═════ DATA SECTION

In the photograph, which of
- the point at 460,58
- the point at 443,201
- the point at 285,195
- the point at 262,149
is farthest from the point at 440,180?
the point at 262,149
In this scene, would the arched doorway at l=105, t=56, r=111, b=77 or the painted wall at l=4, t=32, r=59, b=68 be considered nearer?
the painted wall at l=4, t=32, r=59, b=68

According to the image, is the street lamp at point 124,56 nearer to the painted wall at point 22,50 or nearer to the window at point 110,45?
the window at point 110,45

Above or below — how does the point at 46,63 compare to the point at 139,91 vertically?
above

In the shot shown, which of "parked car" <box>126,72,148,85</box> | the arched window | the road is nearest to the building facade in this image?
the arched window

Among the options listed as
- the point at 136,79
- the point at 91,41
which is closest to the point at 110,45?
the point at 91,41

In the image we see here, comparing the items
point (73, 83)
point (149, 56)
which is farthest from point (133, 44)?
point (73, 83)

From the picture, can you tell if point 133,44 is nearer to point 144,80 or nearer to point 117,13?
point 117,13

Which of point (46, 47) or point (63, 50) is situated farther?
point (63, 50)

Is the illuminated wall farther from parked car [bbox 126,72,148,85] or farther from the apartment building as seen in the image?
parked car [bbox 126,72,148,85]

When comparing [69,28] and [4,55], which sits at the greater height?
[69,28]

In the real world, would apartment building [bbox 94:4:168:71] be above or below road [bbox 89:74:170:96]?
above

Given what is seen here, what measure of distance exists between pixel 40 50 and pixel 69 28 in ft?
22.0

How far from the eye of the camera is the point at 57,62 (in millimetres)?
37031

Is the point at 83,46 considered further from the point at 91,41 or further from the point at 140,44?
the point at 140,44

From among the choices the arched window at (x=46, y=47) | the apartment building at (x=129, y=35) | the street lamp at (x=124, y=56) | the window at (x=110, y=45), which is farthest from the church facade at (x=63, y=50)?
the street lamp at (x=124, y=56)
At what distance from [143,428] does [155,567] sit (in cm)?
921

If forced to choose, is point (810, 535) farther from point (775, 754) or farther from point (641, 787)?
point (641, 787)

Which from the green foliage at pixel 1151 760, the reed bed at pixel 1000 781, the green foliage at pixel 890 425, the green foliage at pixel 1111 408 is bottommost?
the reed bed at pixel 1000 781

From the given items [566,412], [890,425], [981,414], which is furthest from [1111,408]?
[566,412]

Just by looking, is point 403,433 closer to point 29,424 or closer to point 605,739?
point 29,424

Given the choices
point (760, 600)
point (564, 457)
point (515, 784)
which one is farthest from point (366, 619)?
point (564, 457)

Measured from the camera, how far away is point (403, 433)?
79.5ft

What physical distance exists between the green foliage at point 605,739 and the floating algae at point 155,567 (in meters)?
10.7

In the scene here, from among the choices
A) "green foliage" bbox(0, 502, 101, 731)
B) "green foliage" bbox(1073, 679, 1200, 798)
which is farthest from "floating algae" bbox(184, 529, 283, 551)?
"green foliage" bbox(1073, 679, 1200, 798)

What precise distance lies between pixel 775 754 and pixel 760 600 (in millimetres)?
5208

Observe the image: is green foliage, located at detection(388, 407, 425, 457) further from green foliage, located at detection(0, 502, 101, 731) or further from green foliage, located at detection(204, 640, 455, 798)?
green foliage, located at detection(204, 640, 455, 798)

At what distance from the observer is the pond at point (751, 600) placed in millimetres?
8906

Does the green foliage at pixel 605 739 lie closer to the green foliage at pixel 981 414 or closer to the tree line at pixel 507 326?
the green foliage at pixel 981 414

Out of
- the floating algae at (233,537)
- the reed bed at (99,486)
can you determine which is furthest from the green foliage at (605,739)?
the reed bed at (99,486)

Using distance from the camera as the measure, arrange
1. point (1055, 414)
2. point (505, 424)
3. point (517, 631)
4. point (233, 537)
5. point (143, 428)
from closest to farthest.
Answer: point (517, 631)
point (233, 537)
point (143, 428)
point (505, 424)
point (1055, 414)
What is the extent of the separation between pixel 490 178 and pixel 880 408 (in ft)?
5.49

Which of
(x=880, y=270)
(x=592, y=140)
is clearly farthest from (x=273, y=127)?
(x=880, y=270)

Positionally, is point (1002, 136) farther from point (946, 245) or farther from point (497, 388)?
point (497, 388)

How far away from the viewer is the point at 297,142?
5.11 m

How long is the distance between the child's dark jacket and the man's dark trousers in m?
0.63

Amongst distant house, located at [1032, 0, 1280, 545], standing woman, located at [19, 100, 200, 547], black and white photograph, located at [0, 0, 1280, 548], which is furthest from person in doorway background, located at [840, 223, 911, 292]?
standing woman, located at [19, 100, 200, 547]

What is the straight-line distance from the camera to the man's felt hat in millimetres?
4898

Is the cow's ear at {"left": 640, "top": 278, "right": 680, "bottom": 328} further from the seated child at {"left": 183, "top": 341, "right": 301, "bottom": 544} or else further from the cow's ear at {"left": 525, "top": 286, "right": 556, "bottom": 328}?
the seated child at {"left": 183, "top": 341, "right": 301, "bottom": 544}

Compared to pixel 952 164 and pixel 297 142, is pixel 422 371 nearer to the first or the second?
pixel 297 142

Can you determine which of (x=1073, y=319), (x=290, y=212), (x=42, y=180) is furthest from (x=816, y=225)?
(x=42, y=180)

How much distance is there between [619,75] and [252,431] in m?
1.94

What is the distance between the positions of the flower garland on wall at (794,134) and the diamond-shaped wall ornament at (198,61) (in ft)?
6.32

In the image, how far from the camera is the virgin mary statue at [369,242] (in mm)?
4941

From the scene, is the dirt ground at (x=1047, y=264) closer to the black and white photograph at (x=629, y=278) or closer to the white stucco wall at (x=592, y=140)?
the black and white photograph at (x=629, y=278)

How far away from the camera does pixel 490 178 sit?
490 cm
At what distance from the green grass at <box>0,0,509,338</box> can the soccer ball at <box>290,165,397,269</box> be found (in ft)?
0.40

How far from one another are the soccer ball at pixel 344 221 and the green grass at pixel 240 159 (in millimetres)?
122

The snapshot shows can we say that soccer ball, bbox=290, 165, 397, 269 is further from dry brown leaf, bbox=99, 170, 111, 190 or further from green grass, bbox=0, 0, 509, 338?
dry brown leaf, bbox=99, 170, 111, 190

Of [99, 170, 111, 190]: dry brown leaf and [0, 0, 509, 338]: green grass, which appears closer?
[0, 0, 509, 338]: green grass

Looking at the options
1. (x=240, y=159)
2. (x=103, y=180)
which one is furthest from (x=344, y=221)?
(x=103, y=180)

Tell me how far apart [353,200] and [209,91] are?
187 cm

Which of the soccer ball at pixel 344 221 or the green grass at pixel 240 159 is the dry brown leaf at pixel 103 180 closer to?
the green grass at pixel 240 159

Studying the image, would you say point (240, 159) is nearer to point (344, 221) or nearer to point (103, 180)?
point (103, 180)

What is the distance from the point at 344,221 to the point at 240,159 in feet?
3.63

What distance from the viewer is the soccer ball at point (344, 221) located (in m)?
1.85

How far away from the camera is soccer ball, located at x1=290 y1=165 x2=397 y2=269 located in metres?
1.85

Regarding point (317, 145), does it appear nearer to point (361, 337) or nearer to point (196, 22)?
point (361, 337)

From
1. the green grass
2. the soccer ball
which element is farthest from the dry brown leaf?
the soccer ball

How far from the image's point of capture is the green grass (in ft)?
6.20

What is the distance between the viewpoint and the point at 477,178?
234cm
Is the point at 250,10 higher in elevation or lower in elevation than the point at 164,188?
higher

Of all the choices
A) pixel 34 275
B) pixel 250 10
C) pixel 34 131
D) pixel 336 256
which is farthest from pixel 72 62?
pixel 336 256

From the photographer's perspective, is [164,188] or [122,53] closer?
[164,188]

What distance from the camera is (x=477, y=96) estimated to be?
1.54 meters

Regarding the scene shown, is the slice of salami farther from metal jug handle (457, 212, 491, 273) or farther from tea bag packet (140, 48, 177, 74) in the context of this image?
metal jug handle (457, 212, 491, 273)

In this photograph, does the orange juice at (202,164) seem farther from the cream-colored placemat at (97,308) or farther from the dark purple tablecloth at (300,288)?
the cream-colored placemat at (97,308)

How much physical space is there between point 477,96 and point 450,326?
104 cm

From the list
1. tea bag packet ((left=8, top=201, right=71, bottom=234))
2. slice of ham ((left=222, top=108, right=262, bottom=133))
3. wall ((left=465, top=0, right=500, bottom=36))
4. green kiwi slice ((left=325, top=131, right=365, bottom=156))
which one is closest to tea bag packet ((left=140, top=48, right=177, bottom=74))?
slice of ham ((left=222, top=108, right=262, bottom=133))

══════════

Beginning at the line that holds "How much physical", reproduce each line of the records above down to and including the last one.

How much physical space is there between point 477,96 and point 450,326?
104 cm

From the list
1. tea bag packet ((left=8, top=201, right=71, bottom=234))
2. slice of ham ((left=222, top=108, right=262, bottom=133))
3. wall ((left=465, top=0, right=500, bottom=36))
4. green kiwi slice ((left=325, top=131, right=365, bottom=156))
which one is closest to tea bag packet ((left=140, top=48, right=177, bottom=74))?
slice of ham ((left=222, top=108, right=262, bottom=133))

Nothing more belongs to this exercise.